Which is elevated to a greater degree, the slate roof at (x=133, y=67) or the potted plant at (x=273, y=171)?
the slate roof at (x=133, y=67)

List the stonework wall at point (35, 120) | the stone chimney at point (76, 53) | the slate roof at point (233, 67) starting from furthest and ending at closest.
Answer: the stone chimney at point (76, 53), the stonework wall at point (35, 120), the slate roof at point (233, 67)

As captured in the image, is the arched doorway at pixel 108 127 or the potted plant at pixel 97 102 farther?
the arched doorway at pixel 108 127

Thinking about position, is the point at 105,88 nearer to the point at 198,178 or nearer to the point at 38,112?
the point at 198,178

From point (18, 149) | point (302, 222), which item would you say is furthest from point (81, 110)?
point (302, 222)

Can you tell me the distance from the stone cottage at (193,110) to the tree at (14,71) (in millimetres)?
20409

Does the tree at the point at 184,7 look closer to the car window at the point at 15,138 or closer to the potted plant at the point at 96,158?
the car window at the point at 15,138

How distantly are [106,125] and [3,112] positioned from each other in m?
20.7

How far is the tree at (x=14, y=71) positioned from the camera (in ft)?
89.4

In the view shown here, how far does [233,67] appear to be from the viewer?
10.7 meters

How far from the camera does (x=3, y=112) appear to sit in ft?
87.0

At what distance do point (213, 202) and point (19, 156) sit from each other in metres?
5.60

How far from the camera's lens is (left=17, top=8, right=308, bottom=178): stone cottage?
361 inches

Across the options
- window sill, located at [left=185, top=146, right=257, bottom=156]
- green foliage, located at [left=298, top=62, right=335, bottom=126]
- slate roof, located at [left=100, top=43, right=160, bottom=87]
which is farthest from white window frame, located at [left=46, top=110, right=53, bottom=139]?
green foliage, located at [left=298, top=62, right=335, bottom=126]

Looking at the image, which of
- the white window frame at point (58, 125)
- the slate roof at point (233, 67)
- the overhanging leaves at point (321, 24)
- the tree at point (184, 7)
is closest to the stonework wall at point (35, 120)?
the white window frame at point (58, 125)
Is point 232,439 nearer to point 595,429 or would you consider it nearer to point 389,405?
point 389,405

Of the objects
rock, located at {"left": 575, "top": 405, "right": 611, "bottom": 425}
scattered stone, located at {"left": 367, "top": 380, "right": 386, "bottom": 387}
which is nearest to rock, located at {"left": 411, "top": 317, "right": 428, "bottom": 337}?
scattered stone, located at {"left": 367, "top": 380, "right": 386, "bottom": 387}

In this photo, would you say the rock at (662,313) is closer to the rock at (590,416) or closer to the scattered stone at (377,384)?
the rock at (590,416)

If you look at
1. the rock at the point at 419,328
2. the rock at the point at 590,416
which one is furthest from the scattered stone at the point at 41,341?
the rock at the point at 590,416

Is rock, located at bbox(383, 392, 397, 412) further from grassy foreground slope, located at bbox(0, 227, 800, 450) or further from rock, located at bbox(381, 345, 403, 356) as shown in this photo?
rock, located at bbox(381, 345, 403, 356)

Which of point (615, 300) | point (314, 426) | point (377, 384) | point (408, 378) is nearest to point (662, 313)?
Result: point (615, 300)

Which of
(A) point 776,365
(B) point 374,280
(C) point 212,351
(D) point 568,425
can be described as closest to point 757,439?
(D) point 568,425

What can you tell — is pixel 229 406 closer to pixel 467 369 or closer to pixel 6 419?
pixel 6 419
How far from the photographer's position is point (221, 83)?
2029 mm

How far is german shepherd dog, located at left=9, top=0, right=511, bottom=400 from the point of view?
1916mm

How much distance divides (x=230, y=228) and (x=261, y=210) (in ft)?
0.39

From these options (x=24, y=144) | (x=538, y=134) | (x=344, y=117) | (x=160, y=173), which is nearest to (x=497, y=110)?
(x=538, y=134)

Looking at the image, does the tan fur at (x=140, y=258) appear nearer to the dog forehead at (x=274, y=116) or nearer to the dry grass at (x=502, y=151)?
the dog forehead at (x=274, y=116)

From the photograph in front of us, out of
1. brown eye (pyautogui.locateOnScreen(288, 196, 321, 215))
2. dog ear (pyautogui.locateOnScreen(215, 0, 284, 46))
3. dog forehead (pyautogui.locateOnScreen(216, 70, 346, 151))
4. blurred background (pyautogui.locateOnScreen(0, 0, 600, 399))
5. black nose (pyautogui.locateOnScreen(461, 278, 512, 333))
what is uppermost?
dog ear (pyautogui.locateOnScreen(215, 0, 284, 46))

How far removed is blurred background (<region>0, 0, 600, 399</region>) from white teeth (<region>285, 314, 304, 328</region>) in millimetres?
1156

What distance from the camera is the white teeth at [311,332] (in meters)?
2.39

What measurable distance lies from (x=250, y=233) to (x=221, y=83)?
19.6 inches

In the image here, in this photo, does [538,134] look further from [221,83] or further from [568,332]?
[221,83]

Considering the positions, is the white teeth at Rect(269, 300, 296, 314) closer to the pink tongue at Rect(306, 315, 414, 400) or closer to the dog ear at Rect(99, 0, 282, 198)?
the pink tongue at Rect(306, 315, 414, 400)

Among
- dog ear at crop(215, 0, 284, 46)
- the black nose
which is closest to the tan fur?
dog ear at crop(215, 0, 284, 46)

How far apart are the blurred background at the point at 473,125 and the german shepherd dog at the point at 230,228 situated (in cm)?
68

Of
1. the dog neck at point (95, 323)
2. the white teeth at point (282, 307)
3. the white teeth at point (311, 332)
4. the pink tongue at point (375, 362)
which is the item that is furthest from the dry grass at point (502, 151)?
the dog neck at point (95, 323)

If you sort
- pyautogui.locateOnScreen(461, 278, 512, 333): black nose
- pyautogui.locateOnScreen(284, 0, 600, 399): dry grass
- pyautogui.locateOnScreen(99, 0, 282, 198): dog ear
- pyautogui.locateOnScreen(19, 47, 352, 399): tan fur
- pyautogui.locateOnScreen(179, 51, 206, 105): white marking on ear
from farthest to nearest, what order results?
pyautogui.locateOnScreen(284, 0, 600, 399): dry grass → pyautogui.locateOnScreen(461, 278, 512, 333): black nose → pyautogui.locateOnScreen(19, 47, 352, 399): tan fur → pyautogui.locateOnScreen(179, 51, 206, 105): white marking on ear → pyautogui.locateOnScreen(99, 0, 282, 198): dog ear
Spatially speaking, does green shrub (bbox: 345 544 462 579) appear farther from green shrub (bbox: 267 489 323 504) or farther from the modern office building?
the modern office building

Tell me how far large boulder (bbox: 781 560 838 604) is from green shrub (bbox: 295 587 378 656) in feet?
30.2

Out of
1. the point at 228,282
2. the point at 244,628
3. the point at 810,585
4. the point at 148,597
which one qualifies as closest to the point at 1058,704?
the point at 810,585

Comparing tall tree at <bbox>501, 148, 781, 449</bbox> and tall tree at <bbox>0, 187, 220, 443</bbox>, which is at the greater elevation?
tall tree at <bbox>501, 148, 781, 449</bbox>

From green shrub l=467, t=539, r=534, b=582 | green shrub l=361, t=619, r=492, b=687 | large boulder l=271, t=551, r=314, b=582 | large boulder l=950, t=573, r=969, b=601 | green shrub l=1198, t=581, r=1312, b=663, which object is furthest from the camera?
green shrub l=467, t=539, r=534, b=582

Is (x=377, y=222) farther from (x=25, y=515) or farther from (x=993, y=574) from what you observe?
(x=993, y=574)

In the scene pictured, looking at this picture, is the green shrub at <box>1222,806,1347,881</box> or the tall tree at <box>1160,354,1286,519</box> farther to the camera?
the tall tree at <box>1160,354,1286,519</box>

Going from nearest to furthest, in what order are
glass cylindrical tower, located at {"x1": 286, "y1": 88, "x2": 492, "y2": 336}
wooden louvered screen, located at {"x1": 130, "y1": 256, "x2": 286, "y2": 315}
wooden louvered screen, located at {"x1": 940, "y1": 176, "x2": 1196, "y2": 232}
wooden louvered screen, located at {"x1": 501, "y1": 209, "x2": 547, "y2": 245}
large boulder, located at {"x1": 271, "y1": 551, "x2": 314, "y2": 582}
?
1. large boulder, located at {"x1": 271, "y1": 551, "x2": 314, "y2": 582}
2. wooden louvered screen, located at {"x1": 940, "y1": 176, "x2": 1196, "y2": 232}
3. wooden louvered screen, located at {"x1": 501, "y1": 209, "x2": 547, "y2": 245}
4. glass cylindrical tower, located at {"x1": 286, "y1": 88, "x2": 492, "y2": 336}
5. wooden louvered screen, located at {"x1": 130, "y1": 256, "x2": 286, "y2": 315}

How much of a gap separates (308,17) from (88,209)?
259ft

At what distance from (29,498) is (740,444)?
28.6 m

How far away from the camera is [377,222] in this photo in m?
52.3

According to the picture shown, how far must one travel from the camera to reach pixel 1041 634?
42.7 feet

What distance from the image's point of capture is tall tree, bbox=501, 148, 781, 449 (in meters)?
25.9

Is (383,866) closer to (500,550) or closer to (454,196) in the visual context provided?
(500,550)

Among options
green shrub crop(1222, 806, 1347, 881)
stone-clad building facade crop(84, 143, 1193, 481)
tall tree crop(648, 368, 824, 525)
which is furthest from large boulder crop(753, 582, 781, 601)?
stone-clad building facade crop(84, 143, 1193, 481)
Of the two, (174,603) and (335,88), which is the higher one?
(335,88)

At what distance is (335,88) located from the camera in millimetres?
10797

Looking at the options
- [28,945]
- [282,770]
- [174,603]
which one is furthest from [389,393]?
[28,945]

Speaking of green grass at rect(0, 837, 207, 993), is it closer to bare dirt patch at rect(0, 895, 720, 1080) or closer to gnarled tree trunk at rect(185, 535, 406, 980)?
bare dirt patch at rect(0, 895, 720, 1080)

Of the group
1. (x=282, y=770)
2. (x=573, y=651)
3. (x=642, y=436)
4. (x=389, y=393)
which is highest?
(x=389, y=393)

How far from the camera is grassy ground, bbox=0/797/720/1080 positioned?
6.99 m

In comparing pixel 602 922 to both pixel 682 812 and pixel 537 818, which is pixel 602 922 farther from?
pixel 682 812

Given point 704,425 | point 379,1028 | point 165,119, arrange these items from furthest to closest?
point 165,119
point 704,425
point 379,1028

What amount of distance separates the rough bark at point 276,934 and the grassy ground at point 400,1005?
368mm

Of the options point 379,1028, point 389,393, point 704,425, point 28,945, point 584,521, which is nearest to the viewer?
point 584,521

_Your objective_
Please quote the lines above word for word, starting at the line that contains "How far from the camera is" and ending at the last line.

_The result_
How far from the camera is grassy ground, bbox=0/797/720/1080 positioned?
6.99 m

In comparing pixel 602 922 to both pixel 682 812 and pixel 537 818, which is pixel 602 922 farther from?
pixel 682 812

Given point 704,425 | point 379,1028 | point 165,119, arrange these items from furthest to closest?
point 165,119
point 704,425
point 379,1028

What amount of distance separates the rough bark at point 276,934 and the grassy ground at point 400,1005?
368mm

Of the options point 379,1028, point 389,393, point 704,425, point 28,945, point 584,521, which is nearest to the viewer?
point 584,521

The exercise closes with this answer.